_Extrait du texte_.
########

Léos Carax nous bouscule, nous promène, et surtout nous donne à voir. Il y en a des idées brillantes dans ce film ! Comme cet entracte, où Denis Lavant et un orchestre d’accordéons paradent dans une église jouant une reprise de RL Burnside. Intermède musical, festif, où on reconnaîtra Bertrand Cantat. Et un plan presque séquence, sans play-back. Comme on verra aussi Michel Piccoli, qui semble être le patron de Monsieur Oscar. Là aussi il est question de cinéma dans leur dialogue. Lavant dit : « avant les caméras étaient plus grosses que nous, maintenant elles sont plus petites que notre cerveau ». Oscar est acteur, mais comme il n’y a plus de caméra, de cinéma, alors il joue dans la vrai vie. C’est du moins ce que l’on pense, car rien n’est sûr dans ce film. Comme lorsque Oscar bondit hors de sa limousine pour abattre un type à la terrasse du Fouquet’s : le premier personnage du film, l'homme aux cheveux blancs (et donc lui-même ?!). Le tueur est tué à son tour. Mais chez Carax, les morts revivent, la mort n’est pas réelle, ils sont acteurs, c’est du cinéma ! Autre séquence drôle, le meurtre du parking, là encore, deux Monsieur Oscar face à face, des morts qui se relèvent ! Carax célèbre la fiction, la force du cinéma, le montage : un plan t’es mort, celui d’après t’es vivant, un plan t’es riche en limousine, le plan suivant mendiant.

########

_Travail à faire_.
[a] Répondez aux questions suivantes sur la critique du film de Léos Carax.
(i) De quel instrument joue l'orchestre qui parade avec Denis Lavant dans une église ?
(ii) Où Oscar abat-il un type après avoir bondi hors de sa limousine ?
(iii) Qui semble être le patron de Monsieur Oscar ?
[b] Dans la liste, recopiez tout le passage, de la ligne qui contient « What object among » jusqu'à la fin de la liste. Remplacez « closest » par « farthest » et ne modifiez rien d'autre.
La liste qui suit n'a aucun lien avec la critique.

########

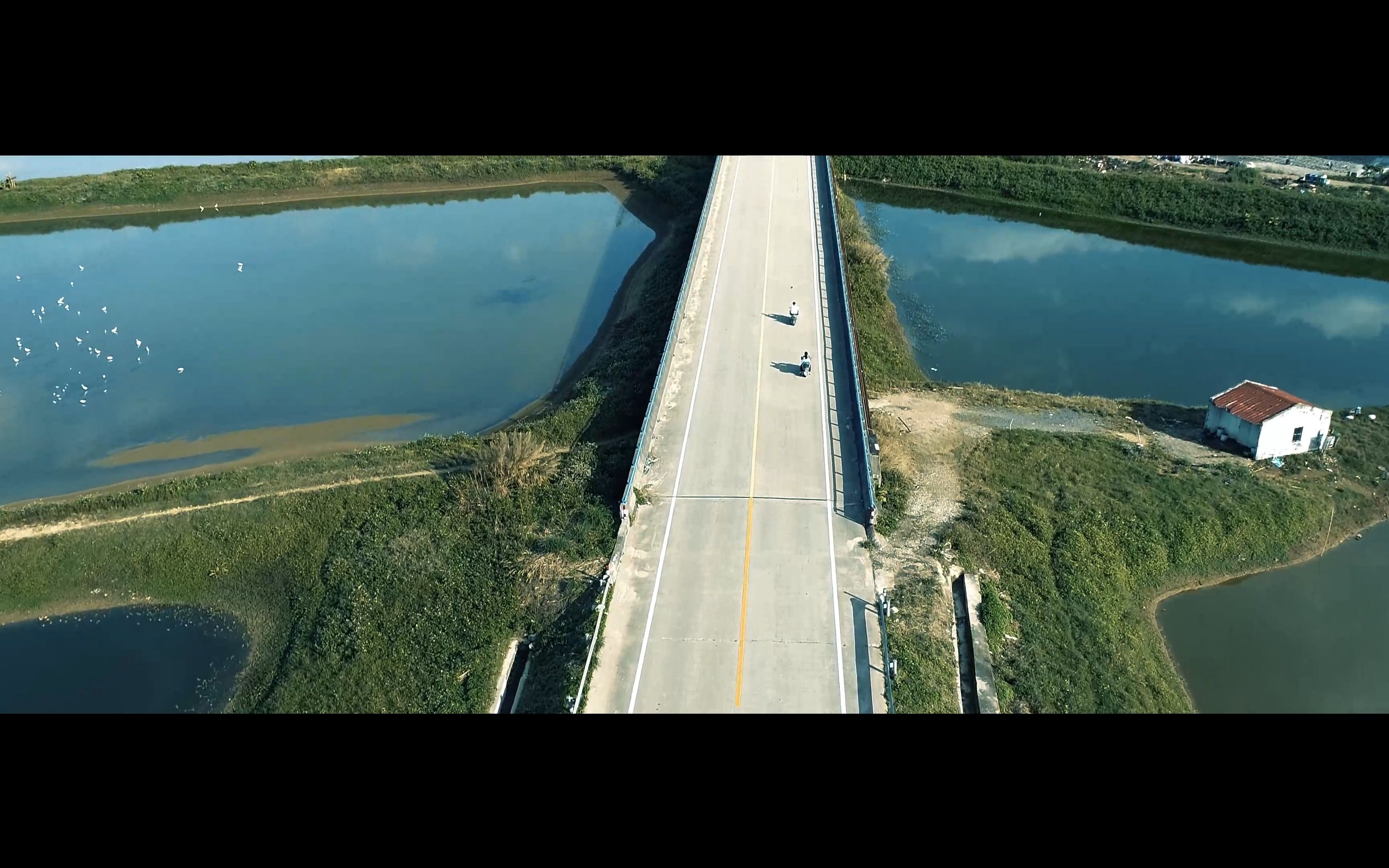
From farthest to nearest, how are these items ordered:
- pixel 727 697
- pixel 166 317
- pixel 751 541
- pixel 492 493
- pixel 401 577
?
pixel 166 317
pixel 492 493
pixel 401 577
pixel 751 541
pixel 727 697

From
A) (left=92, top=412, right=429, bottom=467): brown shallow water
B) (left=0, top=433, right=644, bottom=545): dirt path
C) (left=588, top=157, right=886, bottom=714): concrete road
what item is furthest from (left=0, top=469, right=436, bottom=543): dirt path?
(left=588, top=157, right=886, bottom=714): concrete road

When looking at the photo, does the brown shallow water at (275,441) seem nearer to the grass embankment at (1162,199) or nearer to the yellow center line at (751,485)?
the yellow center line at (751,485)

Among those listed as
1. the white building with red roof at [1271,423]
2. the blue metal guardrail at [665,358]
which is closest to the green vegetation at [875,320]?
the blue metal guardrail at [665,358]

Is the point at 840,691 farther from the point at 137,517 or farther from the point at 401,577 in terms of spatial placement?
the point at 137,517

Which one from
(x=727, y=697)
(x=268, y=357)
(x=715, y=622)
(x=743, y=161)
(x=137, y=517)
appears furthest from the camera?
(x=743, y=161)

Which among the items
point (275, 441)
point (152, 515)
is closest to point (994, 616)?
point (152, 515)

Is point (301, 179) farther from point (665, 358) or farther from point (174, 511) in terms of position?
point (665, 358)

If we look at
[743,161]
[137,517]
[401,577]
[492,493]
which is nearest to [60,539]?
[137,517]
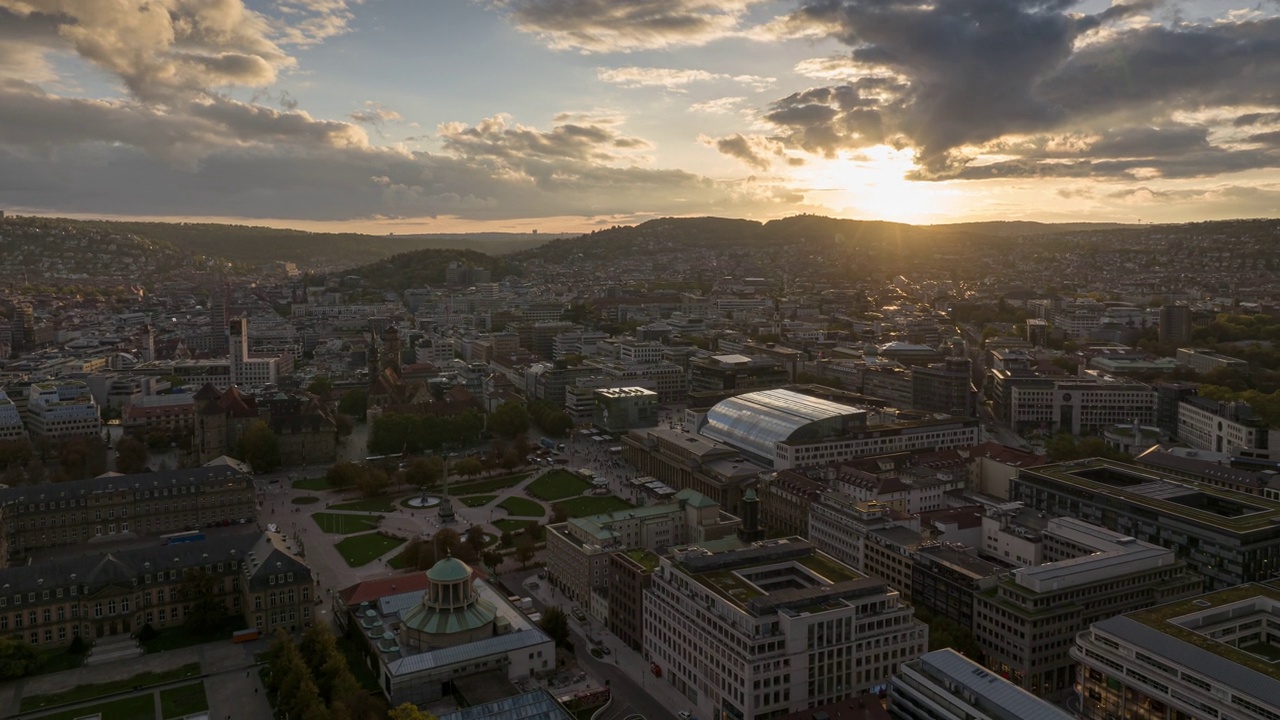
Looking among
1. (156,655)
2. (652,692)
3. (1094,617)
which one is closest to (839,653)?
(652,692)

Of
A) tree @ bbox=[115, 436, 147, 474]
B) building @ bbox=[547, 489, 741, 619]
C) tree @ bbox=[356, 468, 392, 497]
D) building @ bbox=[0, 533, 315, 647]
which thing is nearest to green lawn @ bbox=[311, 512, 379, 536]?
tree @ bbox=[356, 468, 392, 497]

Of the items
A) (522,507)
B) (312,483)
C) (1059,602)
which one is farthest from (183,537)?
(1059,602)

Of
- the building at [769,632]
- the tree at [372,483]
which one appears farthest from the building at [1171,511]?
the tree at [372,483]

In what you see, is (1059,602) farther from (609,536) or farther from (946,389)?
(946,389)

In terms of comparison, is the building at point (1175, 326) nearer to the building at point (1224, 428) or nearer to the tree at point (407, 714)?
the building at point (1224, 428)

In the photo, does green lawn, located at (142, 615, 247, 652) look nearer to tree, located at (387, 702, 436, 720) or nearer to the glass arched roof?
tree, located at (387, 702, 436, 720)

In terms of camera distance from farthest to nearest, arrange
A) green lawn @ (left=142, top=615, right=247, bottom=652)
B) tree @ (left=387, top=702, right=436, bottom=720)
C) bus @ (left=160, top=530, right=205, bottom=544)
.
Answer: bus @ (left=160, top=530, right=205, bottom=544) → green lawn @ (left=142, top=615, right=247, bottom=652) → tree @ (left=387, top=702, right=436, bottom=720)

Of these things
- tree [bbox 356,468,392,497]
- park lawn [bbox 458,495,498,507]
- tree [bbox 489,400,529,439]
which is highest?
tree [bbox 489,400,529,439]
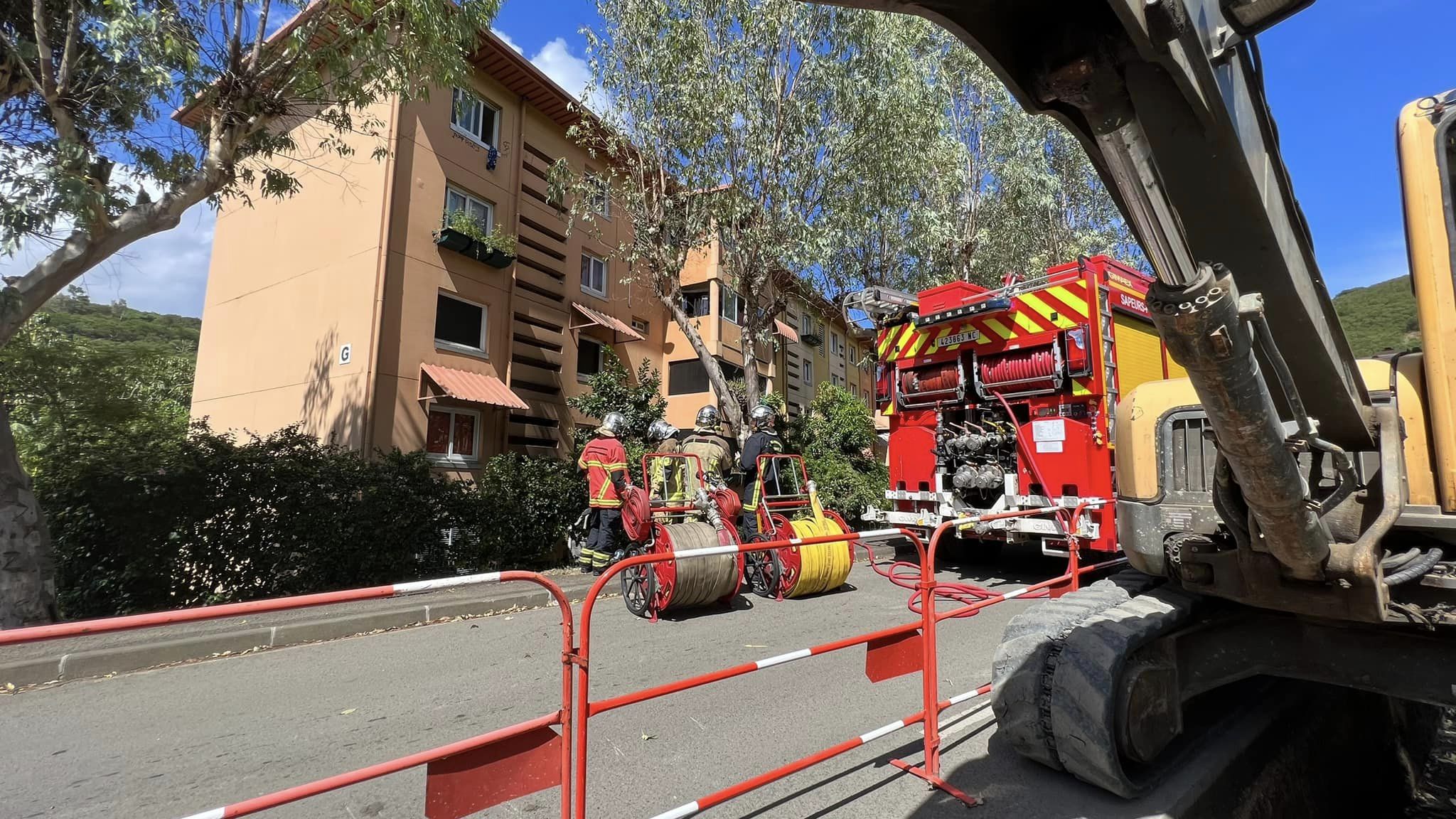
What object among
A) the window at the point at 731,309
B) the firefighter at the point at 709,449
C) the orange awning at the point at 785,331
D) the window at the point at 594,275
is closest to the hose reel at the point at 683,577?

########

_Corrigé_.
[a]
(i) De l'accordéon.
(ii) À la terrasse du Fouquet's.
(iii) Michel Piccoli.

[b]
What object among
A) the window at the point at 731,309
B) the firefighter at the point at 709,449
C) the orange awning at the point at 785,331
D) the window at the point at 594,275
is farthest to the hose reel at the point at 683,577?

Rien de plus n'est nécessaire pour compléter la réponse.